**Given task**
Rewrite the hail report from "Thunderstorms in Uruguay" to "hPa jet stream.", putting "stalled front" in place of "quasi-stationary front".

## begin Excerpt

Heavy hail in northern Uruguay

Heavy hail in northern Uruguay

21 September 2015 11:08–21:42 UTC

Heavy hail in northern Uruguay
Heavy hail in northern Uruguay

Thunderstorms in Uruguay on 21 September brought around 80 mm of rain in two hours and large hailstones.

Last Updated

22 October 2020

Published on

21 September 2015

By Nestor Santayana (INUMET ) and Jose Prieto (EUMETSAT)

On 21 September 2015, a quasi-stationary front which was blocked over Brazil, reached northern Uruguay from the ocean. Short wave perturbations were triggered at mid level in the atmosphere on the divergence zone of the 250 hPa jet stream.

The Amazon Rainforest (Amazonia) was the main supplier of the humidity, with the east winds from the ocean at very low level also adding some more humidity. Strong instability and vertical shear completed the conditions for this severe precipitation episode.

## end Excerpt
## begin Records

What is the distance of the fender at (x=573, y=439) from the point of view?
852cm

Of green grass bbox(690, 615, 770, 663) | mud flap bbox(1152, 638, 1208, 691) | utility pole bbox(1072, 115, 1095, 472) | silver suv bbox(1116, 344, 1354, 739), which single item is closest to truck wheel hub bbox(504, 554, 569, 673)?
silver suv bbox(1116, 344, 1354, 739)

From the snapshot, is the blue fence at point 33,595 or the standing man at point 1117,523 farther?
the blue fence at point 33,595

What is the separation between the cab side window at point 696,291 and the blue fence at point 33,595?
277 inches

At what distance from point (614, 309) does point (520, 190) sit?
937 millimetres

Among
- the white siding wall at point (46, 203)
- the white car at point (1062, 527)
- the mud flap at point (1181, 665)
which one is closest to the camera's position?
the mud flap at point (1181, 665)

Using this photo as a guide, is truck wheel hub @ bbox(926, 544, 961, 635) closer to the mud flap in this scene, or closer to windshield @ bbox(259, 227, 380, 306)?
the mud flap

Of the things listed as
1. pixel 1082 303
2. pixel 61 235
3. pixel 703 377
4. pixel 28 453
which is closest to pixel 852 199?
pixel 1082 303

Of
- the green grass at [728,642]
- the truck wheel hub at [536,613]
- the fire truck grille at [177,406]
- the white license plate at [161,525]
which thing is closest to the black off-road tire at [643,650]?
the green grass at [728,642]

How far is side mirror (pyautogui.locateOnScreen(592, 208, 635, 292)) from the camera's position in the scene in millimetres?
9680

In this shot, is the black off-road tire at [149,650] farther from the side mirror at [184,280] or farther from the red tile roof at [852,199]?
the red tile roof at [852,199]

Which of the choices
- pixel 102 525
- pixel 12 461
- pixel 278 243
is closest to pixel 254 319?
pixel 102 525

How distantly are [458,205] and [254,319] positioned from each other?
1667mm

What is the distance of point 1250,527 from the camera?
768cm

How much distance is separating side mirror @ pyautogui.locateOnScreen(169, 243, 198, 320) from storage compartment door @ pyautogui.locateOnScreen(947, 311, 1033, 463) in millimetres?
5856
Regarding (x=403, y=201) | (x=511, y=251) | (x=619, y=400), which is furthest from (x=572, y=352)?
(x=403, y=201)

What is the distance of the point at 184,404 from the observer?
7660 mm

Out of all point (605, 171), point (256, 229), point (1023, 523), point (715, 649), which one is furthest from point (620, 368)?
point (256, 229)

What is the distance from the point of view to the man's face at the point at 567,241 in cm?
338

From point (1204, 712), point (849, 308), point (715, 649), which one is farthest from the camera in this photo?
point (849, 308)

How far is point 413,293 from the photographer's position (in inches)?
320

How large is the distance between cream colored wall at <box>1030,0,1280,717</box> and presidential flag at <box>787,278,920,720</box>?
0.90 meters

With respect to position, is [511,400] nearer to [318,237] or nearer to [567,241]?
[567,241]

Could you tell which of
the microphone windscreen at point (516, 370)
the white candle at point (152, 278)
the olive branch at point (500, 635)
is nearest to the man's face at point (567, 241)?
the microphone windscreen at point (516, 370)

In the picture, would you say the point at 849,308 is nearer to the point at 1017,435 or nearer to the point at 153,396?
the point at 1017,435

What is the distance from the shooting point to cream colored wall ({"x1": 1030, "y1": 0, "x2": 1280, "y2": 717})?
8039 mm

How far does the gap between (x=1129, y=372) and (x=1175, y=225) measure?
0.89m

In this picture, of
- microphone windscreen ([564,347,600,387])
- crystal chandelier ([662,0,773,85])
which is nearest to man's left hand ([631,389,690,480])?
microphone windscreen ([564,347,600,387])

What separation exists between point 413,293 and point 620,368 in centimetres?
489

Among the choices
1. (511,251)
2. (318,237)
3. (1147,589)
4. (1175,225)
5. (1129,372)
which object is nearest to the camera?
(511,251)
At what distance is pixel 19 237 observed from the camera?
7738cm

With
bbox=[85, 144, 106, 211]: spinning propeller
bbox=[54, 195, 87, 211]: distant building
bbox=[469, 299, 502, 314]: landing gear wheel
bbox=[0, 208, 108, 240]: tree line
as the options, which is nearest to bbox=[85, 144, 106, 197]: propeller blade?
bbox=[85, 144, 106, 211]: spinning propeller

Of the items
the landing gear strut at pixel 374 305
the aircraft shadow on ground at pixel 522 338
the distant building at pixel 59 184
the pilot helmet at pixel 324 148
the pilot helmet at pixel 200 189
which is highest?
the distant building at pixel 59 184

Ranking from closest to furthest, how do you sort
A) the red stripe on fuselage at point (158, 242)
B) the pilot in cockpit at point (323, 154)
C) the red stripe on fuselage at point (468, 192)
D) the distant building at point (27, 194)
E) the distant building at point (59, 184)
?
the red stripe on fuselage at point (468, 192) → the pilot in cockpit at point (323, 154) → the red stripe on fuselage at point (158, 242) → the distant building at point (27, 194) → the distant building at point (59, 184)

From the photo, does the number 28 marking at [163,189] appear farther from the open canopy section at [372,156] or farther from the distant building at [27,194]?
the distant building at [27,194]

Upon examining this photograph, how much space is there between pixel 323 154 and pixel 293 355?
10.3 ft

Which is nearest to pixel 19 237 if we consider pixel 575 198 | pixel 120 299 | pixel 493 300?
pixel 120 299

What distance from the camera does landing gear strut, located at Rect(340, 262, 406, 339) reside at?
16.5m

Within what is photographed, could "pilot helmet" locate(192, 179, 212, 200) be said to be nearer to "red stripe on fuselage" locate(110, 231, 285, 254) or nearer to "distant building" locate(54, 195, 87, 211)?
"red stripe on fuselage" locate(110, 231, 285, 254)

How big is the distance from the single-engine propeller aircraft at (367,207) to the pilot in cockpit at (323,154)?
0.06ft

## end Records

**Output of the exercise**
Thunderstorms in Uruguay on 21 September brought around 80 mm of rain in two hours and large hailstones.

Last Updated

22 October 2020

Published on

21 September 2015

By Nestor Santayana (INUMET ) and Jose Prieto (EUMETSAT)

On 21 September 2015, a stalled front which was blocked over Brazil, reached northern Uruguay from the ocean. Short wave perturbations were triggered at mid level in the atmosphere on the divergence zone of the 250 hPa jet stream.